The contrasts between his first internment and this second unexpected one were stark. Then, I had been surrounded by those who had shared his life. Now I was alone. Before, there had been well ordered preparations. Here, I was caught unaware. The disposition of my father’s body had been accomplished by strangers who were experts of their trade. Here, I knew that I could not delegate the closing of this “casket”.
It was silly of me to hesitate, but sentiment restrained my hand. I compelled myself to touch Dad in a way that would forever take him from my eyes. A bit of ironic cruelty was inserted into the moment as I was asked whether I was sure I wanted to do this. “Yes Dad…”. I touched him a second time and he was gone. It was as if he had never been there. No monument or marker would be erected, he just ceased to be. Bill and Dan were now shoulder to shoulder as I closed the cover of my cell phone, deleting him forever from my list of contacts.

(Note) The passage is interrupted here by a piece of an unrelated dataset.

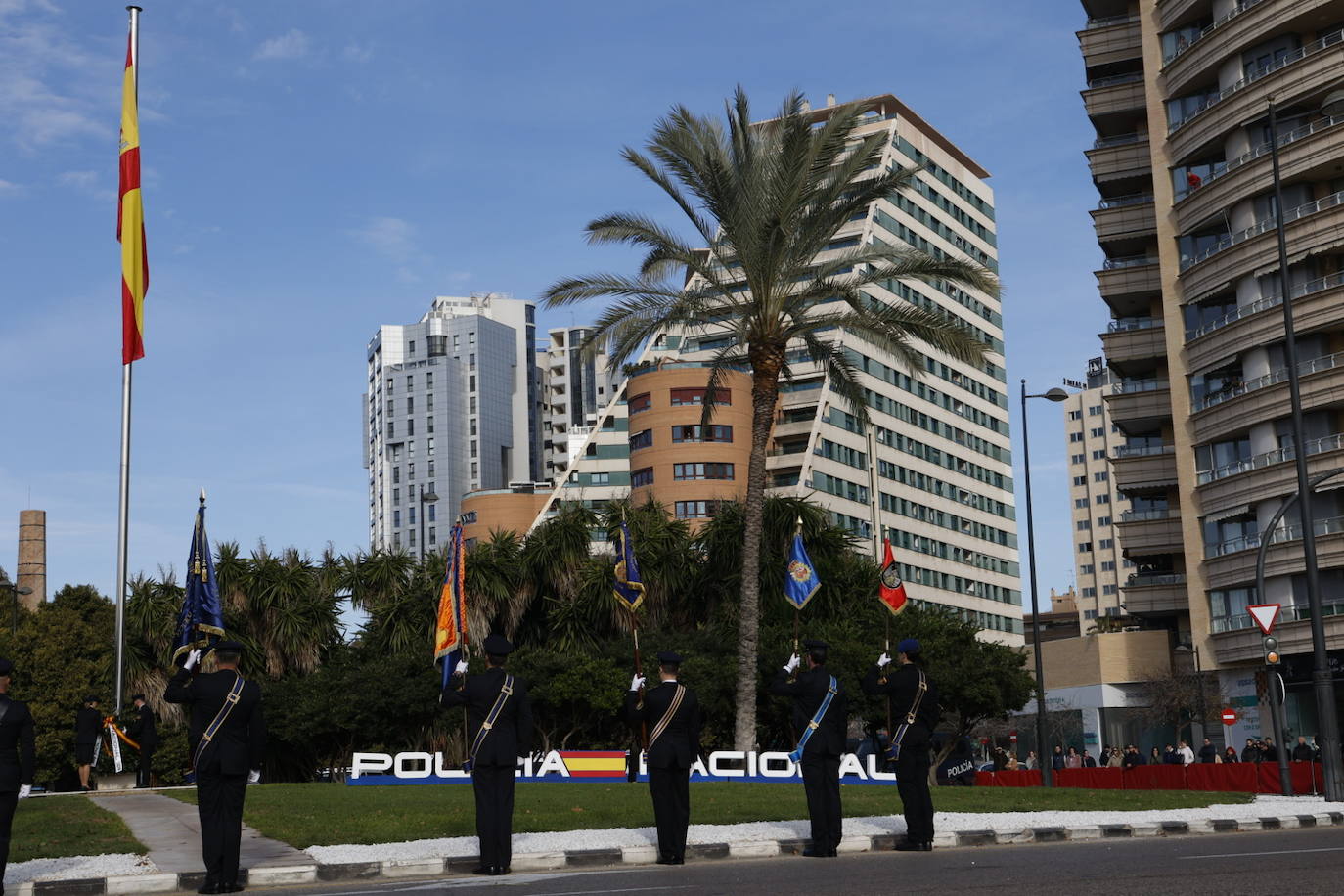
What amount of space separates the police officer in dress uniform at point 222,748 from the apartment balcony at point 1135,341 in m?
54.3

Peace Everyone. Pete Schloss
Steve says:
Good job Pete. First you confuse me, then you turn confusion into mystery and finally, near the end, you solve the mystery in a surprising way. A wonderful way to express love and remembrance. Your experience also reminded me of words my stepfather had about how he wished his remains would be dealt with. Never one to treasure nor waste a dollar, he hoped that when the time came, we’d bind his body in a green plastic bag and set it out by the curb.
Pete Schloss says:
It still seems strange to me how difficult it was to “delete” Dad.
Ashley W says:
I lost my step mom of 25 years in October, her phone is shut off but I think I’ll forever have her number. We also shared a Netflix account and Laura is there everytime I log in. I don’t know when the day will come but I don’t know if I’ll ever be ready for that day. I enjoy my ghostly reminders…one will be buried in December 2018 when I graduate law school and I’ll no longer pass her class of 2003 picture everyday I’m at school. Thanks for this post Pete. Much love to you and Chris.
Pete Schloss says:
Ashley, I did not know of your loss. I recall that you were very close to her. Our condolences to you and to all who held here dear in their hearts.
Congratulations on nearing the end of law school and best wishes for what we know will be a bright future!
Chris Graham says:
I understand your gesture one hundred percent. I’ve saved several of my lost friends contacts for years because even just scrolling by makes me stop and think about that person for just a little while. When my grandfather, the undisputed patriarch of my mother’s family died, I would call his phone just to hear his voice on the message once more. I continued to do that occasionally until the service was no longer on but still to this day his number is in my phone, waiting for me to happen by for a brief visit.
Pete Schloss says:
Chris, I am learning that my experience and reaction is not uncommon. Thank you!
Sandy Ruhlander says:
Pete, you truly have the gift of communicating your thoughts onto paper. I look forward to reading your post and thank you for letting me join you on these journeys. With that said, next time if you would place a disclaimer that the following may make you cry at your work desk it would be much appreciated. 😉
Pete Schloss says:
Oh Sandy!… thank you, and I’m sorry all at the same time.
Mary Bruno says:
Interesting timing for this. We are planning the burial of my parents ashes this summer. When mom died I asked Dad if he wanted to do a graveside service to which he replied, “wait until I die and then do everything at once.” So we’ll be going through a final service, just us kids, our final goodbye.
I checked my phone after I read this only to find I have yet to “delete” him. Not sure I’m ready for that just yet. Peace Pete.
Pete Schloss says:
Thank you for sharing Mary. May the rest peaceful with you in your heart.